== Brief 1 ==
In the speech on the bill, update the passage starting with "The bill provides" and going on through "too far—sensible stuff." so that "bill" becomes "legislation".
== Brief 2 ==
List every schedule of the bill that the speech mentions by number.

== Provided text ==
Mr STEPHEN JONES (Whitlam) (12:26): I am pleased to be speaking on this important piece of legislation, another one of the royal commission implementation bills. I'll interrupt myself and say the bill goes by the name of the Financial Sector Reform (Hayne Royal Commission Response—Stronger Regulators (2019 Measures)) Bill 2019. It could equally go by the title: 'The Hayne royal commission has given us a boot in the backside for sitting on a report that we have been sitting on for well over two years and have done nothing on. We voted against a royal commission 27 times, and were dragged to the mark, and, by God, we better be seen to be doing something about this bill in 2020'. That would be a more accurate title for this bill.
With that said, we welcome the fact that, after sitting on a report that they themselves commissioned back in 2016, a report to government about what they needed to do to strengthen the powers of the enforcement regulators, of the corporate regulators, they've finally done something. They wanted to be seen to be doing something when they actually weren't. After commissioning the report, and then sitting on it since 18 December 2017, and with all the speed and agility of a wounded wombat, they have brought this bill into the House today and they expect a pat on the back. We will support the bill, but we're not going to issue them with a pat on the back. We will support the bill but there'll be no pats on the back.
The bill provides ASIC with some new powers to help them combat corporate crime and bad behaviours by banks—powers that they've needed for a long time. Schedule 1 and 2 of the bill extend ASIC's powers to search and receive evidence, providing them with new capabilities that will help prosecute serious offences. Schedules 3 and 4 of the bill enhance ASIC's licensing and banning powers, giving the corporate regulator a greater ability to stop bad actors before they go too far—sensible stuff.
Labor support the enhancement to ASIC's powers and we will support the bill. But, as I've said in my introductory comments, we do ask why it's taken the government so damn long to get here. Why has it taken them so damn long to get here when the ASIC Enforcement Review Taskforce handed down its findings more than two years ago and the government then sat on those findings? Schedule 1 of the bill actually harmonises and aligns ASIC's various search warrant powers with those contained within the Crimes Act, removing the current requirement for ASIC to forewarn those under investigation. That's important. If we're going after these crooks we don't want to put them on notice and give them the opportunity to avoid detection. We don't want to be providing corporate wrongdoers with the opportunity to destroy or conceal evidence of misconduct. ASIC is responsible for investigating serious indictable offences involving corporate criminal misconduct, those that carry a prison sentence of 12 months or more. In cases like this, ASIC should have the powers of any law enforcement body charged with investigating serious crimes. The government has our full support.

== Material provided ==

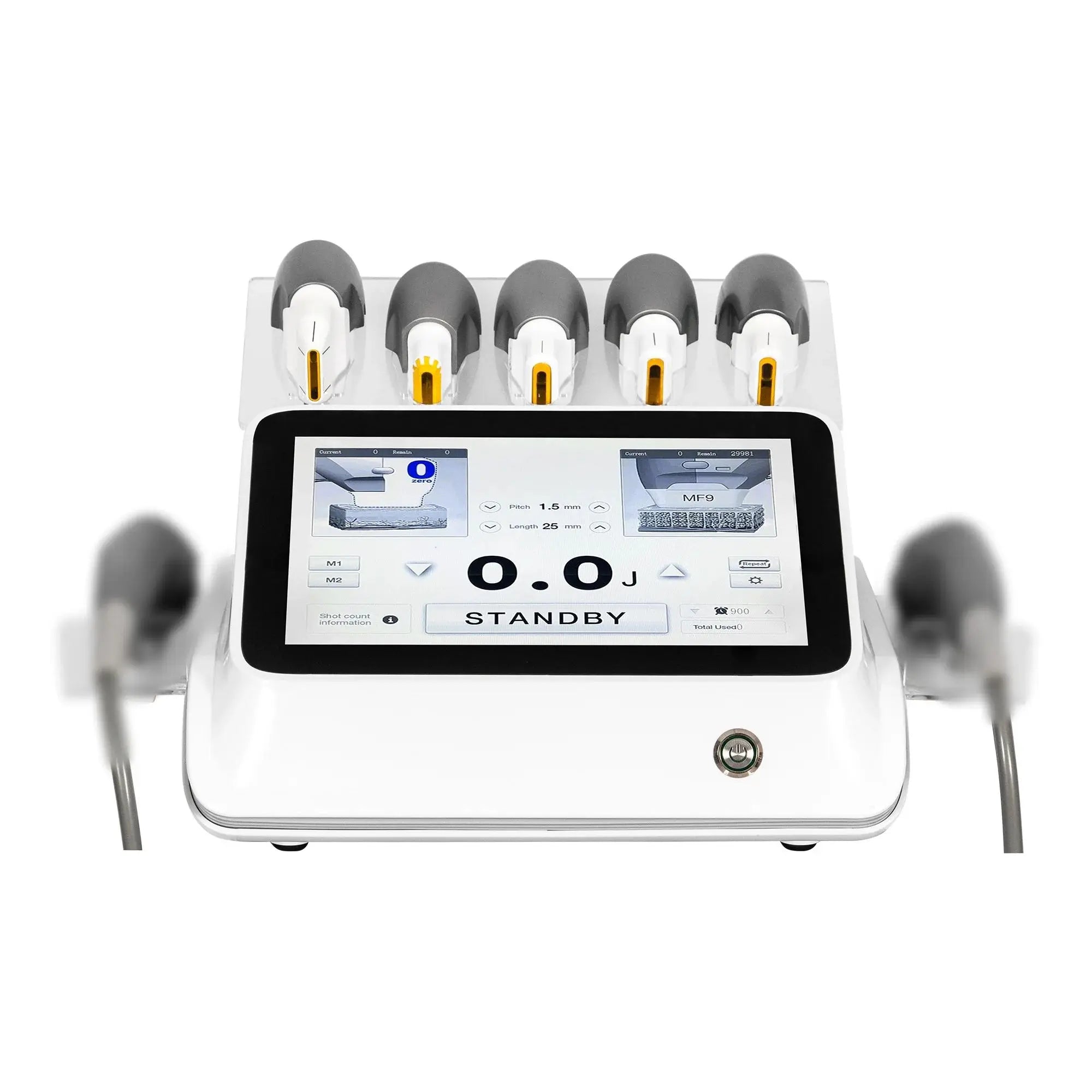 White professional 7D beauty SPA machine with a touchscreen display and five gray and white treatment cartridges.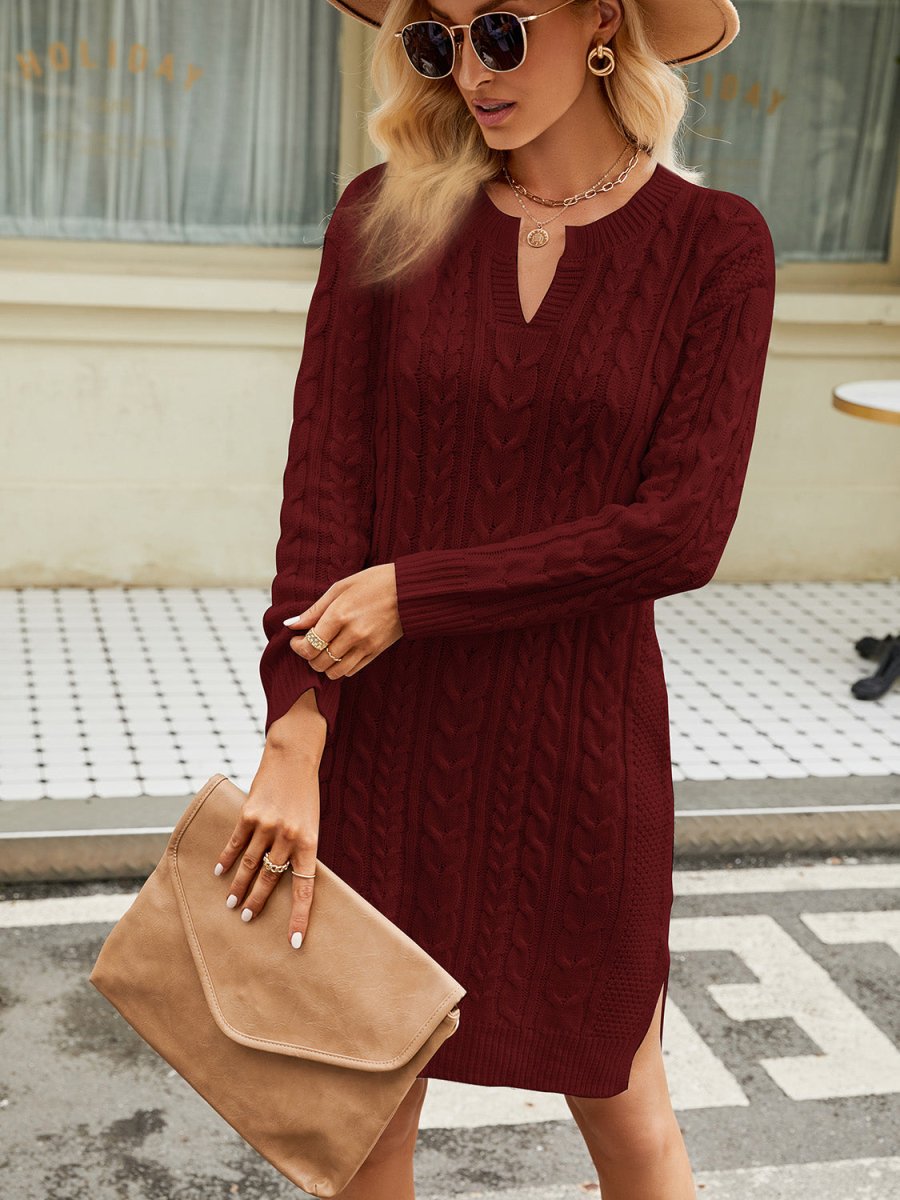 Notched Neck Cable - Knit Slit Sweater Dress - Sweater Dress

== Written solution 1 ==
The legislation provides ASIC with some new powers to help them combat corporate crime and bad behaviours by banks—powers that they've needed for a long time. Schedule 1 and 2 of the legislation extend ASIC's powers to search and receive evidence, providing them with new capabilities that will help prosecute serious offences. Schedules 3 and 4 of the legislation enhance ASIC's licensing and banning powers, giving the corporate regulator a greater ability to stop bad actors before they go too far—sensible stuff.

== Written solution 2 ==
Schedule 1, Schedule 2, Schedule 3, Schedule 4